▶ EXERCISES TO COMPLETE
1) Which web browsers are named in the note on Mac security?
2) In the note on Mac security, on which platform did none of the clients' security breaches this year happen?

▶ EXTRACT TO READ

▬▬▬

A Note On Mac Security
I was thinking about you tonight. I did not want to mix this in with my normal beginning of the week update because well — half of those readers have Windows
A striking thought hit me the other day. Out of all of the security breaches, malware, viruses (whatever you want to call them) that have happened to my clients this year — ALL HAVE BEEN ON A MAC (and in one case on a Chromebook). None happened on the Windows platform. Do I think the Mac is becoming less secure? No. I think more people are using Macs than ever before and the hackers are finding more of a reason to target the Mac because of sheer numbers of potential targets.
So there are 2 things that I want you to do. Do them. Clients, you can send me a simple reply if you notice something unusual after going through steps 1 and 2 and I will reply back. (No charge for this brief e-mail checkup.)
1) In your browser (whether it is Safari, Firefox, Chrome, Brave – whichever you use) search from the address bar at the top. Delete the http://www.whatever….. and type in something you want to search for. Hit Return. The result should clearly be a GOOGLE page (or correspond to your default search engine.) If it doesn’t, you have a problem! Just let me know if you get a weird result.

▬▬▬

Stored data entries
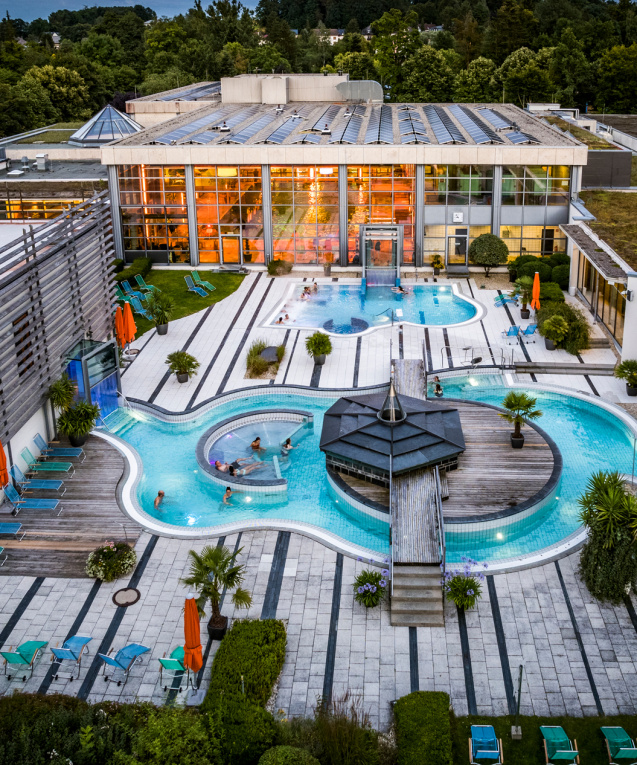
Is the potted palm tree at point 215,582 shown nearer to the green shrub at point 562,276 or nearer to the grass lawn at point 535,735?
the grass lawn at point 535,735

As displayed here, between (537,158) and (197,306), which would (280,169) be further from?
(537,158)

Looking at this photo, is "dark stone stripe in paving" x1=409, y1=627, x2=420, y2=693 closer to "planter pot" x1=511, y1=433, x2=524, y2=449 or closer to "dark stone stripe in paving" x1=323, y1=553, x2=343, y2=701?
"dark stone stripe in paving" x1=323, y1=553, x2=343, y2=701

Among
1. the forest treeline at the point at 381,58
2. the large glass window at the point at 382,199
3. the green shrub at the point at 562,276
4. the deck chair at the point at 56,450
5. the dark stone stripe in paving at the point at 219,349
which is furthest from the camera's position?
the forest treeline at the point at 381,58

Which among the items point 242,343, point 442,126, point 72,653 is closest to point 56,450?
point 72,653

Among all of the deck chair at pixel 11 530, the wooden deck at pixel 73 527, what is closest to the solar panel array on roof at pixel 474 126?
the wooden deck at pixel 73 527

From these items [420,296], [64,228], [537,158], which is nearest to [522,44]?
[537,158]

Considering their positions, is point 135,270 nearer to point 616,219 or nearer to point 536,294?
point 536,294
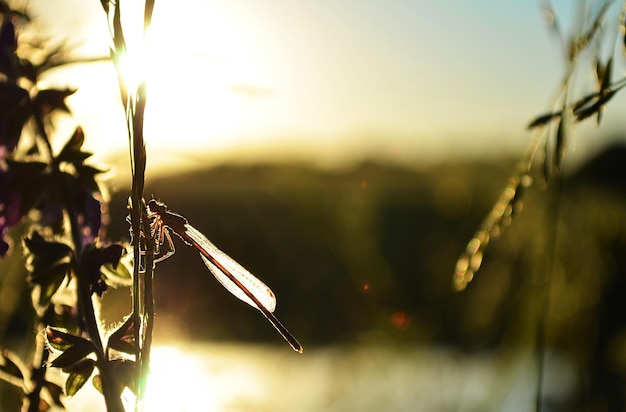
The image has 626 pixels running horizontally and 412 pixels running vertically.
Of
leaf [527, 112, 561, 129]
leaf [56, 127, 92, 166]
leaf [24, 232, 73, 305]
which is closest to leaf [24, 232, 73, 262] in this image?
leaf [24, 232, 73, 305]

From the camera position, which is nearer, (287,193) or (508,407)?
(508,407)

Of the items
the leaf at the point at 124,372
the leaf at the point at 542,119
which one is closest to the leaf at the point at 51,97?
the leaf at the point at 124,372

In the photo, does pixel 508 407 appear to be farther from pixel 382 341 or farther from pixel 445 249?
pixel 445 249

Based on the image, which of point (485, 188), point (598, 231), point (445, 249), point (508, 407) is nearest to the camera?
point (508, 407)

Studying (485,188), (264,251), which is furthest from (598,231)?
(264,251)

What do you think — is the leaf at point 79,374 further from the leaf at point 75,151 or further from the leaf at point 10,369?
the leaf at point 75,151

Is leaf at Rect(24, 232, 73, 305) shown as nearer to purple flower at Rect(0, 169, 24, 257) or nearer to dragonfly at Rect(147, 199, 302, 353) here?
purple flower at Rect(0, 169, 24, 257)

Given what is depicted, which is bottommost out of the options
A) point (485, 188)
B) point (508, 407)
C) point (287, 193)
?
point (287, 193)
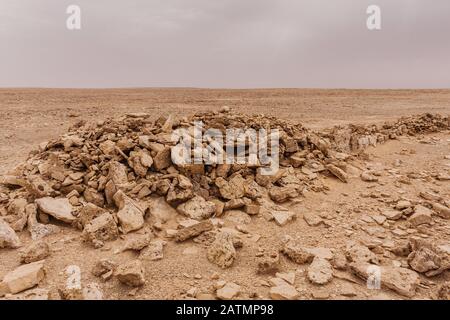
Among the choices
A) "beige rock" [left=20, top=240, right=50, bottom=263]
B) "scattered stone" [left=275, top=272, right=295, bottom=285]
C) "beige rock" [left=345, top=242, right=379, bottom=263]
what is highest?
"beige rock" [left=20, top=240, right=50, bottom=263]

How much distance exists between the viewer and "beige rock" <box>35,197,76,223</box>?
4.30m

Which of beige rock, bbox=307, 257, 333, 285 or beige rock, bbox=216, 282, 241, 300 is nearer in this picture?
beige rock, bbox=216, 282, 241, 300

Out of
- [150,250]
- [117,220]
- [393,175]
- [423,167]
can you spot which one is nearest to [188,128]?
[117,220]

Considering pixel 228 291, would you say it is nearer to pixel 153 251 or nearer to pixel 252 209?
pixel 153 251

▬▬▬

▶ RESPONSES
1) Safari, Firefox, Chrome and Brave

2) The Windows platform